Il giorno della partita arrivai a Monaco nelle prime ore del mattino. In un'atmosfera accogliente, decine di migliaia di sostenitori azzurri, provenienti da ogni parte d'Europa, continuavano ad invadere, pacificamente, la città.
Allo stadio con il metrò, a me stupiva leggere sul biglietto che fosse indicato il numero di posto a sedere: Block F1 Reihe 6 Platz 14; inimmaginabile al San Paolo a quei tempi, nemmeno in tribuna. Tutta esperienza. Naturalmente non fu possibile sedermi al mio posto e la partita la vidi, come al San Paolo, in piedi.
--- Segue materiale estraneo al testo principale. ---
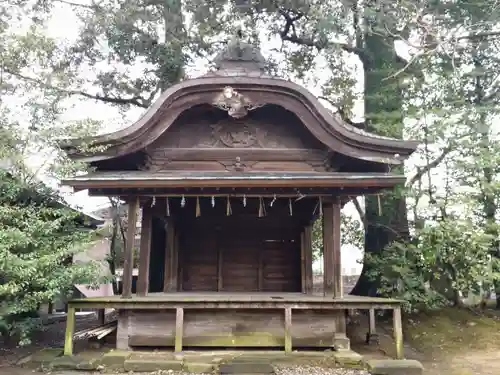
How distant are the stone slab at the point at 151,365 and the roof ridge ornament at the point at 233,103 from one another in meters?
4.47

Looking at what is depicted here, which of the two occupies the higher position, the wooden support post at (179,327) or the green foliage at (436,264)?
the green foliage at (436,264)

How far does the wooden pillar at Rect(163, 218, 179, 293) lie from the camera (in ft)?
32.3

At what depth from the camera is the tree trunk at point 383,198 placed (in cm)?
1239

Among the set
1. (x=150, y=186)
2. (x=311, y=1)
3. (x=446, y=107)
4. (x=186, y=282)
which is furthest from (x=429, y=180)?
(x=150, y=186)

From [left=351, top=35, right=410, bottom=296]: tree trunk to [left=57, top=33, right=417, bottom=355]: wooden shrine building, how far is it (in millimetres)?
3439

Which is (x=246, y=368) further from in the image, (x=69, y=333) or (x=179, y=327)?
(x=69, y=333)

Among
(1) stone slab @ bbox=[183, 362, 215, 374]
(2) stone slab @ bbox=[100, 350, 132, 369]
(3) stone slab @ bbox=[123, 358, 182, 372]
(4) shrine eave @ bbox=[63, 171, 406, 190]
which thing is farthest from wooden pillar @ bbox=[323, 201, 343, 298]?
(2) stone slab @ bbox=[100, 350, 132, 369]

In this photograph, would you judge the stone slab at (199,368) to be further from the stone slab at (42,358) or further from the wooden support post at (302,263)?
the wooden support post at (302,263)

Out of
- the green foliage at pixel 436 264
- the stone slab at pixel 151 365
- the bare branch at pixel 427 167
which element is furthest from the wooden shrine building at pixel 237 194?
the bare branch at pixel 427 167

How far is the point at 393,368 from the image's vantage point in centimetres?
693

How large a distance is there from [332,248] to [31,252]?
5.17 m

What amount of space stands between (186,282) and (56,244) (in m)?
3.27

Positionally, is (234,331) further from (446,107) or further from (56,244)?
(446,107)

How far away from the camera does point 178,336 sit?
7664mm
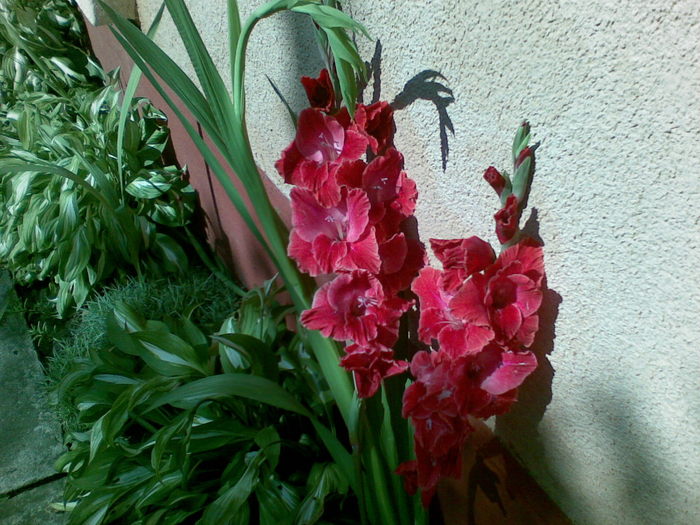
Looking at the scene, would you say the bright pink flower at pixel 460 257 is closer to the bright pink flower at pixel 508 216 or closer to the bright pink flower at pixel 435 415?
the bright pink flower at pixel 508 216

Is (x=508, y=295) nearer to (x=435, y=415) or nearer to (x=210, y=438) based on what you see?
(x=435, y=415)

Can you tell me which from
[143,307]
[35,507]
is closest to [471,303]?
[143,307]

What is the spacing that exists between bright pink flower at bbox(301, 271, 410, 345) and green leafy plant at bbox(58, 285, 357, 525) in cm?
27

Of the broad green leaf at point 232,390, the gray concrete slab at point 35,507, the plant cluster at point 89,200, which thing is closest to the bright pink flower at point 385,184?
the broad green leaf at point 232,390

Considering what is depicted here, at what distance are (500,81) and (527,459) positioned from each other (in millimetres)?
720

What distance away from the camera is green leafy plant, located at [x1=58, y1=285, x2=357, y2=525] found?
1379 millimetres

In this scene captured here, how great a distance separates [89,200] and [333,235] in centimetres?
180

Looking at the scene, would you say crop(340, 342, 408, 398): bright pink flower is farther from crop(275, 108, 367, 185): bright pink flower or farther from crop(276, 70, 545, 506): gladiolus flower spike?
crop(275, 108, 367, 185): bright pink flower

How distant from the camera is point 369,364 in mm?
1048

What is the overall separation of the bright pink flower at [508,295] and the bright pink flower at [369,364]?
0.21 meters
Nonostante la sconfitta dell'andata, tra i supporters bavaresi prevaleva la convinzione, per niente celata, di poter ribaltare il risultato dell'andata; sotto la loro curva, dalla parte opposta alla nostra, nei minuti antecedenti l'inizio della partita, avevano persino organizzato un rumoroso concerto rock. E sulle note di "Life is Life", Maradona ne approfittò per un leggendario riscaldamento, con gli scarpini slacciati, a ritmo di musica. Quel "barilete cosmico" rovinò loro la serata.

Finalmente il fischio d'inizo. Tedeschi, come prevedibile, all'arrembaggio; noi difesa e contropiede, con ripetuti show di Diego, fermato con le buone e, spesso, le cattive. Una sua strepitosa punizione li fece tremare, salvati da una fenomenale parata di Aumann che nulla potè, un paio di minuti dopo, quando su cross di Careca, l'argentino, 165 cm, si elevò tra SETTE maglie rosse, mettendo di testa il pallone in rete.
Il tripudio nella curva occupata dai napoletani: urla, abbracci, gioia, commozione. Quel goal, dopo solo 20 minuti, di fatto chiudeva i conti. Al Bayern, a quel punto, sarebbero servite quattro reti per passare il turno, impossibile contro quel Napoli.
"Ma, diamine, un po' di contegno". "La partita è ancora lunga",
pensavo con la consapevolezza di aver già vinto.
E quando il mio sguardo fu di nuovo rivolto verso il campo, il Bayern era di nuovo nella nostra metà campo.
Giuliani parava e parava ancora, Renica respingeva di piedi e di testa, Fusi un muro, De Napoli una roccia, Alemao due polmoni ferro....
Però il tabellone segnava ancora zero a zero.
"BUFFONI! Aggiornate il punteggio!!"
Ma una voce mi gela:
"Guarda che il goal è stato annullato"
"Come Annullato? Chi? Quando? Perchè?..."
"Fuorigioco"
Ci sarà da soffrire, maledizione. Ma, intanto, resistiamo: è zero a zero alla fine del primo tempo.
Si riparte e non cambia il canovaccio. Loro attaccano, ma noi abbiamo Diego.
Al 61', Nachtweih, il biondo terzino destro, svirgola una palla nei pressi della sua area di rigore. In agguato Diego la fa sua e regala un assist a Careca. Il centravanti brasiliano, al posto giusto, nel momento giusto deve solo spingerla in rete.
Di nuovo il tripudio, ma stavolta non staccherò lo sguardo dal campo. Si riprende con la palla al centro, è goal, è goal!
Bayern 0 - Napoli 1, conferma pure il tabellone.
Nemmeno il tempo di riprendere fiato e i tedeschi pareggiano; bisogna ancora stringere i denti. Il tempo sembra non passare mai, finché al 76' il solito perfetto assist da sinistra di Diego lancia Careca che s'invola verso la porta avversaria e fulmina Aumann.
La festa può cominciare.
Le lacrime, uscendo dallo stadio, in direzione Marienplatz. Lacrime di gioia.
Ieri, caro Diego, mi hai fatto piangere ancora. Stavolta, purtroppo, lacrime di dolore. Un dolore lancinante. Mi ha lasciato uno di famiglia.
Hanno detto, dicono e diranno il contrario, ma si sarebbero tagliati un piede per averti visto giocare con le loro brutte maglie a strisce.
E, invece, TU hai scelto la NOSTRA maglia azzurra. E ci sei sempre rimasto fedele. Per questo, e per tutto il resto, grazie.
Grazie, NOSTRO grande invincibile eroe, grazie.